Realtime
compliant Dynamic Memory Management
In many realtime embedded systems, you do not want to use dynamic
memory management via the standard C library functions malloc() and
free(). Moreover, in certain secure environments you are not allowed to
use those functions. The main reason for not using heap functions is
fragmentation: after allocating and freeing chunks of memory, the heap
gets cluttered with areas which are in use, and areas which are free
and it becomes more and more difficult to find a suitable area for some
object or structure which must be allocated at runtime.
Instead of using the heap, the OO RTX offers static pools for various purposes:
- a static pool for events. The size of this pool can be specified
in your Rhapsody model via a property and its usage can be monitored
via a high water mark.
- a static pool for timeouts. Each tm() you are specifying in your
Rhapsody model results in a timeout structure which is kept in a static
pool. Thesize of this pool can be specified via a property and its usage can be monitored via a high water mark.
- three static buffer pools; one for small-, for medium- and large
chunks. The number of elements in each pool as well as the size of a
small, medium and large block can be configured via properties. The
usage of the pools can be monitored via high water marks.
If you want to prevent the use of these pools, you should override the property CG::Event::BaseNumberOfInstances so it has no value.
In the profile which comes with your product, we have provided a stereotype called StaticComponent,
which sets certain properties in Rhapsody to use the dynamic memory
functions of the OO RTX which work on the three buffer pools. Next to
that, any call to malloc() and free() is mapped onto the appropiate
equivalent via macros which are included in the generated sources and
OO RTX.
When allocating a chunk, the function which operates on the buffer
pools tries to allocate the chunk in the pool which matches the size
needed; thsi way we try to prevent fragmentation.
Events
The pool for the events is actually a pool for pointers to events: the
size of an event will vary depending if you are using arguments in
events. So the pointer array is allocated staticly. The events itself
are allocated in the buffer pools: depending on any object you allocate
dynamically you might want to finetune the size of the elements in the
small buffer to the size of your largest event.
Timeouts
The timeouts are stored in their static pool. Because the size of a
timeout structure is always the same, the pool itself holds the
timeouts. A timeout is actually translated into an event: the timeout
structure itself remains in the timeout pool, but its address is
inserted in the event (pointer) pool.
Objects
You may use singletons in your Rhapsody model or use the three static
pools (small, medium and large buffers) for allocation of your objects. It is also possible to use a
mixture of static and dynamic memory: you can disable the
constant NO_MALLOC
which prevents the memory management of the OO RTX of calling malloc()
when a static buffer pool is exhausted. If you inspect the memory map
file created by the linker (verify the settings in your IDE to create
one), you can calculate the size of your objects - provided you
start with static allocated objects
- and see if you can finetune the dimensions of your three static
buffer pools. You can use the high water marks to verify how much these
are used at runtime.
Mapping malloc() and free()
If you have defined NO_MALLOC (e.g. by selecting the
StaticComponent stereotype), malloc() and free() will be mapped to
RiCAllocator_getMemory() and RiCAllocator_returnMemory(). This means
also if you use malloc() and free() in your Rhapsody user code, these
will be mapped to the static pools. You should check you mapfile in
your project to be sure, malloc and free are not used anymore.
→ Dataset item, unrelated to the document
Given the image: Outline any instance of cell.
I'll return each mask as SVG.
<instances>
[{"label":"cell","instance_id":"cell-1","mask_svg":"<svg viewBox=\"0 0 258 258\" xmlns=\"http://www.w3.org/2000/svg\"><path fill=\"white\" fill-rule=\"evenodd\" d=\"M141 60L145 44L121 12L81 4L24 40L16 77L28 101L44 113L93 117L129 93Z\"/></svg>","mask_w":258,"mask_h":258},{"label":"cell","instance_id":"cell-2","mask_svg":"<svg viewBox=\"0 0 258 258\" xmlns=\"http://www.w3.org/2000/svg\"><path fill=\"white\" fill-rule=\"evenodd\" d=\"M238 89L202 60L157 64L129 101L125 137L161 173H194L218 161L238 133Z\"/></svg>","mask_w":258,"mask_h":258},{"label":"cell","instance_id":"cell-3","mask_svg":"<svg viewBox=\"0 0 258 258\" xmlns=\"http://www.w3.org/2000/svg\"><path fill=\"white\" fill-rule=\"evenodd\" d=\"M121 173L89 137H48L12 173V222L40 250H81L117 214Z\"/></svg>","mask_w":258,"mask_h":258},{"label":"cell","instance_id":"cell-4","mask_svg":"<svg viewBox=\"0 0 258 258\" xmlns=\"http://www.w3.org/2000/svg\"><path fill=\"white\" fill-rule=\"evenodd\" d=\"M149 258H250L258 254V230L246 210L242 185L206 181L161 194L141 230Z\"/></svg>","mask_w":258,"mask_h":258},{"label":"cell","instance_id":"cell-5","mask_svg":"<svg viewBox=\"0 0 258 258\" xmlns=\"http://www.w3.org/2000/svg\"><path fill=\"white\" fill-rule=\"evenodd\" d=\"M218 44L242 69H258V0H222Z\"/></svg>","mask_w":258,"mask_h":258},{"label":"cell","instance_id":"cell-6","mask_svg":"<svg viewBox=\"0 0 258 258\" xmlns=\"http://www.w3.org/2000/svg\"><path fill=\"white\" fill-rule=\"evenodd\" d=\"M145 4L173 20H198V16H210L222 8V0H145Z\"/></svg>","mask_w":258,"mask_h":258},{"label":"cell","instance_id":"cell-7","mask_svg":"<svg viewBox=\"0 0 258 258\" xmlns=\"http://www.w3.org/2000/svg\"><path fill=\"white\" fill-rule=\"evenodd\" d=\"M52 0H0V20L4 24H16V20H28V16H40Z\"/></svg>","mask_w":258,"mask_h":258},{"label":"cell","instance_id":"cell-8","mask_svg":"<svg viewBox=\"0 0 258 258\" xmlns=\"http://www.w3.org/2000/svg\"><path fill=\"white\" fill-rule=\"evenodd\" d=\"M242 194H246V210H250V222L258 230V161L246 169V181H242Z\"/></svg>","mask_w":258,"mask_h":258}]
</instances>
Please note: Mapping of realloc is currently not supported, because the
stdlib.h function just needs pointer and new size as arguments, but
RiCAllocator_reallocMemory expects three arguments: the pointer,
current size and new size. Also calloc is not being mapped.
If you want to work with NO_MALLOC defined but need to deactivate the
mapping of malloc() and free(), make sure to define the macro WST_DO_NOT_MAP_MALLOC.